La verdad histórica es que no sabemos ni cuándo ni dónde nació. Yahve los despistó a todos. Aquel niño nació tan de incógnito que Lucas tuvo que poner ángeles en el cielo, y Mateo, magos  de Oriente a sus pies.

Hubo que inventar un pueblo: Belén. Decorarlo con estrellas, ángeles,  cantos y magos de Oriente. Todo un ropaje literario para expresar una verdad preñada de teología.

Si fueran históricas – que no lo son – las genealogías de Mateo y Lucas, Jesús llevaría en sus venas la sangre de Betsabé la adultera y de David con sus crímenes de Estado. Pero lo que es seguro es que sus genes, los de Jesús, estaban amasados a través de una larga, dolorosa, sangrienta, criminal e ilusionada historia de animales humanos.

El hecho periodístico fue anónimo.

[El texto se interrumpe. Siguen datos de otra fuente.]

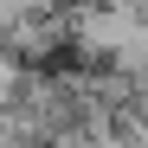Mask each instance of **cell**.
<instances>
[{
	"instance_id": "6da1fadb",
	"label": "cell",
	"mask_w": 148,
	"mask_h": 148,
	"mask_svg": "<svg viewBox=\"0 0 148 148\" xmlns=\"http://www.w3.org/2000/svg\"><path fill=\"white\" fill-rule=\"evenodd\" d=\"M19 84H26V71H19L7 52H0V103H13V97H19Z\"/></svg>"
}]
</instances>
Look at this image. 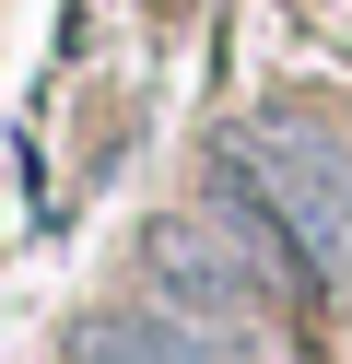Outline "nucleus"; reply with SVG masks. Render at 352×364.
Listing matches in <instances>:
<instances>
[{
	"instance_id": "nucleus-1",
	"label": "nucleus",
	"mask_w": 352,
	"mask_h": 364,
	"mask_svg": "<svg viewBox=\"0 0 352 364\" xmlns=\"http://www.w3.org/2000/svg\"><path fill=\"white\" fill-rule=\"evenodd\" d=\"M211 176H223V223L270 270L352 294V153H341V129L294 118V106H258V118L223 129Z\"/></svg>"
},
{
	"instance_id": "nucleus-2",
	"label": "nucleus",
	"mask_w": 352,
	"mask_h": 364,
	"mask_svg": "<svg viewBox=\"0 0 352 364\" xmlns=\"http://www.w3.org/2000/svg\"><path fill=\"white\" fill-rule=\"evenodd\" d=\"M141 270H153V306L223 317V329H247V306L270 294V259H258L223 212H164L153 235H141Z\"/></svg>"
},
{
	"instance_id": "nucleus-3",
	"label": "nucleus",
	"mask_w": 352,
	"mask_h": 364,
	"mask_svg": "<svg viewBox=\"0 0 352 364\" xmlns=\"http://www.w3.org/2000/svg\"><path fill=\"white\" fill-rule=\"evenodd\" d=\"M70 353L82 364H258V341L223 317H188V306H106L70 329Z\"/></svg>"
}]
</instances>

Puede que naciera en Nazaret. Su llegada fue vulgar. Despistante.

Los hombres piadosos esperan siempre que Dios actúe como el Mago de un Circo Cósmico. Pero las grandes transformaciones en el Universo y en la Humanidad no tienen fecha ni reportajes. Como anónimas e incógnitas conviven con nosotros las más bellas realidades de los mares, de la tierra, y del cosmos. Como anónimos son los más bellos gestos de amor entre los hombres.

La verdad fue que nadie se enteró de su nacimiento. Y que vino a esta tierra como todo el que nace para morir. Parido por una mujer. Sometido, en todo, a las leyes humanas. Lo contrario hubiese sido una trampa, para jugar con ventaja. Y no hay nada malo en ser hombre. Porque la mujer, tanto como el hombre, son el proyecto de Dios. Porque su humanidad es plena y Jesús no es ningún mito engendrado por un rayo de Júpiter como Augusto, emperador romano.

Sólo sabemos que nació, habló, actuó, murió. Lo de la resurrección está al otro lado de lo histórico. Eso entra en el campo de la fe.

No está mal el canto de los ángeles y la estrella que anda. Pero, hoy, me ayuda más el anonimato total de la verdad histórica. La cruda realidad de los hechos es, a veces, más profunda que el ropaje pedagógico del artificio literario.